EXCERPTED TEXT -

---+---

Food Addiction: Signs, Symptoms, and How to Get Help
By Ashley Delmar
With obesity now a global health crisis, many professionals are shining a light on food addiction. Often correlated with binge eating disorder, food addiction occurs when a person develops an emotional dependence on food. Since the brain releases dopamine when we eat pleasurable foods rich in sugar and fat, biochemical dependencies on food are a growing concern for many food addicts around the world. Like any form of disordered eating, food addiction is a painful disorder that leaves sufferers feeling totally out of control. Knowing what signs to watch for is an important first step in recognizing food addiction and getting help for you or a loved one.
Eating More Than You Planned
Many people who suffer from food addiction may set out to eat a healthy amount of food only to find themselves eating far more than they originally planned. For food addiction sufferers, eating more than planned goes well beyond having an extra slice of pie at dinner. If you find yourself eating much more than planned most days of the week, it could be a sign of food addiction. Keeping a food journal and documenting instances of overeating is a good way to take stock of your eating and determine whether or not you may have a problem with food.

---+---

PROBLEM REQUIREMENTS -
Can you copy the food addiction article in full, word for word? The lines are separate material, unrelated to the food addiction article.

Spatial grounding data:
---+---

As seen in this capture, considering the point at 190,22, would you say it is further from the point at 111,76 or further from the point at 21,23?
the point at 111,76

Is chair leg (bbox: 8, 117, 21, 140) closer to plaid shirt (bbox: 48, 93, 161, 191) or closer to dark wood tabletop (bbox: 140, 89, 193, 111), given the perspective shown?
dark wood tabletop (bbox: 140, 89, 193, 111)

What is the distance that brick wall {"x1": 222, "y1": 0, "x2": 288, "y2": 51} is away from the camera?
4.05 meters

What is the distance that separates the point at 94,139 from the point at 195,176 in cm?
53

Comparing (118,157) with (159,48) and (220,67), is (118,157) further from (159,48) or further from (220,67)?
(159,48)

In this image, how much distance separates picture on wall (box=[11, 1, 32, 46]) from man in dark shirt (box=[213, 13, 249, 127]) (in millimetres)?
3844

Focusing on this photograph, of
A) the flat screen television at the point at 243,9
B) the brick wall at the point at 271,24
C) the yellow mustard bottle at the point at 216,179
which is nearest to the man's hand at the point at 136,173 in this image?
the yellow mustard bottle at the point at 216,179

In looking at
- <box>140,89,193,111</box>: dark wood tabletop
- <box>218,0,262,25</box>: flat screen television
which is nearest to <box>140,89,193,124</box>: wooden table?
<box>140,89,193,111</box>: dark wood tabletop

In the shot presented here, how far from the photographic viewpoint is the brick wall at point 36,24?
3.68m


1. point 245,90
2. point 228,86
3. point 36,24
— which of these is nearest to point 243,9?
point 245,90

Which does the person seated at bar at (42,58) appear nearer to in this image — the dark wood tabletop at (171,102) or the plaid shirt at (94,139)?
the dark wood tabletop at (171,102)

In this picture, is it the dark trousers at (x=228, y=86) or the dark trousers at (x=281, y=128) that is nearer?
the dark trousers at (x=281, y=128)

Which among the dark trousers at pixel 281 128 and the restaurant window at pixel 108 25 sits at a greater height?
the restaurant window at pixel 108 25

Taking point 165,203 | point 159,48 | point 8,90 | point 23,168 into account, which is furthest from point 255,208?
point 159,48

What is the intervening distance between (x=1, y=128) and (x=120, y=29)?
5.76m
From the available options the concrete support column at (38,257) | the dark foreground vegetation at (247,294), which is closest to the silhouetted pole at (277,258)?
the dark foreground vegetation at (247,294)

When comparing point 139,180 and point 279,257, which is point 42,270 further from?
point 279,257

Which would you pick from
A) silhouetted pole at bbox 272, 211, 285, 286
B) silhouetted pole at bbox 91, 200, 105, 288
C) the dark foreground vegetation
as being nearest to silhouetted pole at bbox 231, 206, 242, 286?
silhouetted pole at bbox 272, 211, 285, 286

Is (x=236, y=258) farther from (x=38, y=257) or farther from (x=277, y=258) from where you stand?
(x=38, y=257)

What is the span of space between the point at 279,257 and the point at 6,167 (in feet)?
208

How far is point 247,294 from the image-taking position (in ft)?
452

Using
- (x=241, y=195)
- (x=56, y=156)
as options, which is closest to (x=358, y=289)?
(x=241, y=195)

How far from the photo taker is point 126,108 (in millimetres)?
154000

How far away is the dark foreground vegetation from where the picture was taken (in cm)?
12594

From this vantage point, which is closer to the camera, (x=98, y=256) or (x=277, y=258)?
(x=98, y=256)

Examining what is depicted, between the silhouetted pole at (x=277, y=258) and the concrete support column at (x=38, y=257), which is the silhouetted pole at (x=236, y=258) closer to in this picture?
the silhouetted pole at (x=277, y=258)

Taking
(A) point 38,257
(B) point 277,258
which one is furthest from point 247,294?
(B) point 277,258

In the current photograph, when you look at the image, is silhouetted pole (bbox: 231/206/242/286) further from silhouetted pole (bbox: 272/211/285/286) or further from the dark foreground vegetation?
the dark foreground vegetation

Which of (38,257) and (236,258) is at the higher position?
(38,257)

---+---

RESULT OF THE TASK -
Food Addiction: Signs, Symptoms, and How to Get Help
By Ashley Delmar
With obesity now a global health crisis, many professionals are shining a light on food addiction. Often correlated with binge eating disorder, food addiction occurs when a person develops an emotional dependence on food. Since the brain releases dopamine when we eat pleasurable foods rich in sugar and fat, biochemical dependencies on food are a growing concern for many food addicts around the world. Like any form of disordered eating, food addiction is a painful disorder that leaves sufferers feeling totally out of control. Knowing what signs to watch for is an important first step in recognizing food addiction and getting help for you or a loved one.
Eating More Than You Planned
Many people who suffer from food addiction may set out to eat a healthy amount of food only to find themselves eating far more than they originally planned. For food addiction sufferers, eating more than planned goes well beyond having an extra slice of pie at dinner. If you find yourself eating much more than planned most days of the week, it could be a sign of food addiction. Keeping a food journal and documenting instances of overeating is a good way to take stock of your eating and determine whether or not you may have a problem with food.